Text block
But, this implementation need deep recursion instantiation, if tuple has a lot parameters ( more that 100 or 200 parameters).

Q1: Why C++11 was not added special operator for getting elements by index? like tuple[2] or tuple[0] ?

Q2: Is possible reduce the deep instantiation? For example in D language more template algorithms (in typetuple) needed O(log(N) ) deep instantiation.

EDIT: Q1: Why C++11 was not added special operator for getting elements by index from variadic templates? like template< class ...T> struct index{ typedef T[3] third_element;}

share|improve this question
    
"more that 100 or 200 parameters" I'm fairly sure no compiler supports tuples with that many parameters anyway. –  Nicol Bolas Sep 3 '13 at 13:09
    
@NicolBolas My g++4.8.1 compiles a 300-element tuple created via the indices trick; clang++3.2.1 segfaults somewhere between 150 and 200 arguments (might also be the indices trick, who knows). Had to raise template instantiation depth for both, though. –  dyp Sep 3 '13 at 13:26
    
@DyP: Fair enough. Though as you point out, it's not exactly the default case. –  Nicol Bolas Sep 3 '13 at 13:32
1  
Huh, I was sure there was a proposal for random access into parameter packs, but I can't find it. Which answers the question why it isn't there: because nobody proposed it. –  Sebastian Redl Sep 3 '13 at 14:09
    
@SebastianRedl: There was discussion about it on the mailing list, but there's no effective way to use such a feature without having some kind of compile-time "static for" construct. Even constexpr won't work, since pack[0] can have a different type from pack[1]. Whatever you use as an index must be a constant expression. And there is no way to loop over some number of things with an index that is a constant expression. –  Nicol Bolas Sep 4 '13 at 5:54

3 Answers 3

up vote 5 down vote accepted

Why C++11 was not added special operator for getting elements by index? like tuple2 or tuple[0] ?

First, because even if they did, it'd still work the same way: with recursion. Tuples are primarily a library feature. Though they piggy-back off of language features like variadic templates, they were more or less functional in C++98/03.

Second, that would not be possible. Not without a very difficult language change.

It's not clear what you mean by tuple[2].

If you mean that std::tuple<int, float, std::string>[2] should somehow resolve to the typename std::string, then that means you now need to explain why this works. Again, tuples are a library feature, not a language construct. So there would have to be some language construct whereby typename[integer] is a valid construct. What would that be and what would it mean?

Data extract
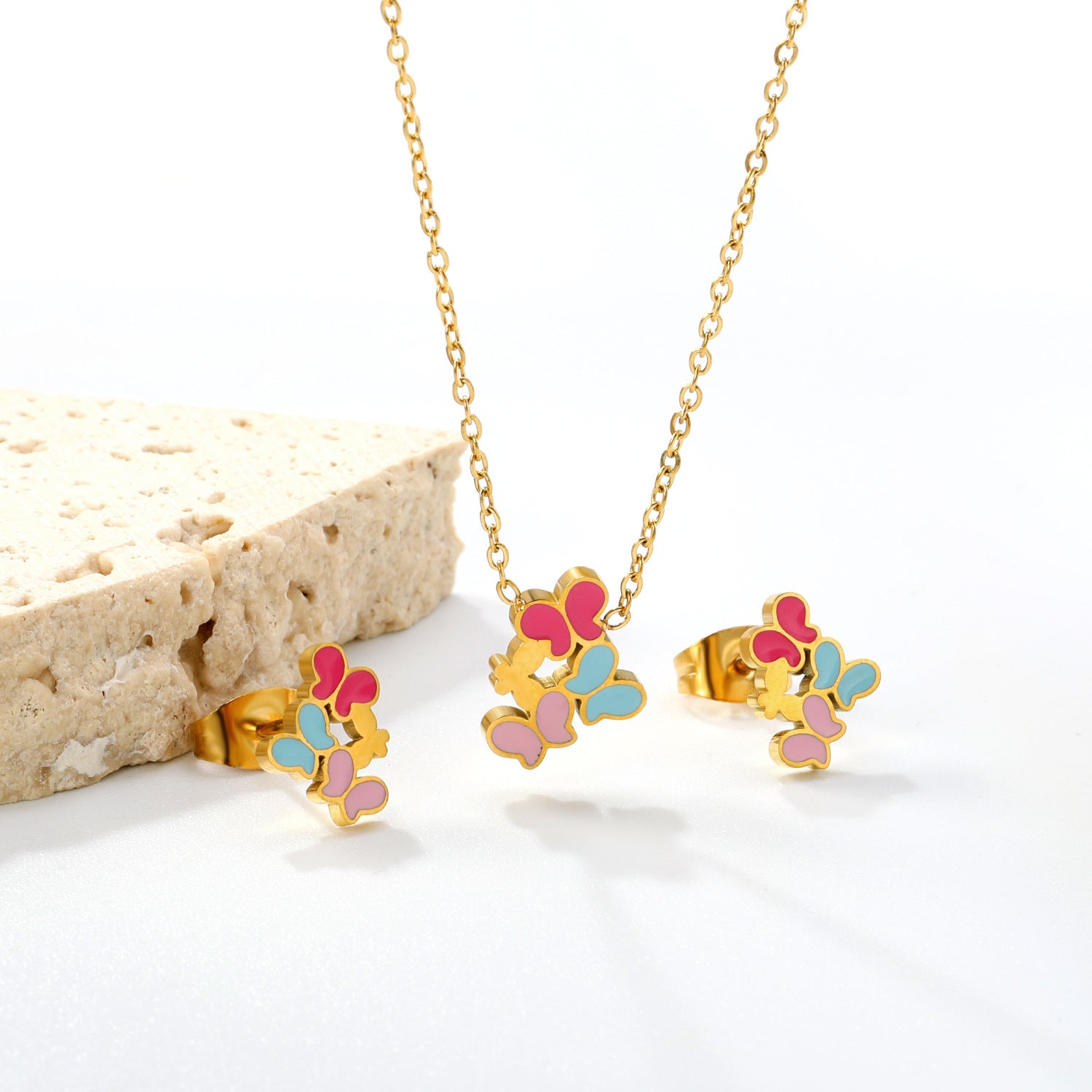 Damen Schmuckset mit buntem Schmetterlingsdesign Shop Nory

Your instructions
Repeat the forum thread on indexing C++ tuples word for word, from "up vote 5 down" to "would it mean?". The data above plays no part in this.

Task solution
up vote 5 down vote accepted

Why C++11 was not added special operator for getting elements by index? like tuple2 or tuple[0] ?

First, because even if they did, it'd still work the same way: with recursion. Tuples are primarily a library feature. Though they piggy-back off of language features like variadic templates, they were more or less functional in C++98/03.

Second, that would not be possible. Not without a very difficult language change.

It's not clear what you mean by tuple[2].

If you mean that std::tuple<int, float, std::string>[2] should somehow resolve to the typename std::string, then that means you now need to explain why this works. Again, tuples are a library feature, not a language construct. So there would have to be some language construct whereby typename[integer] is a valid construct. What would that be and what would it mean?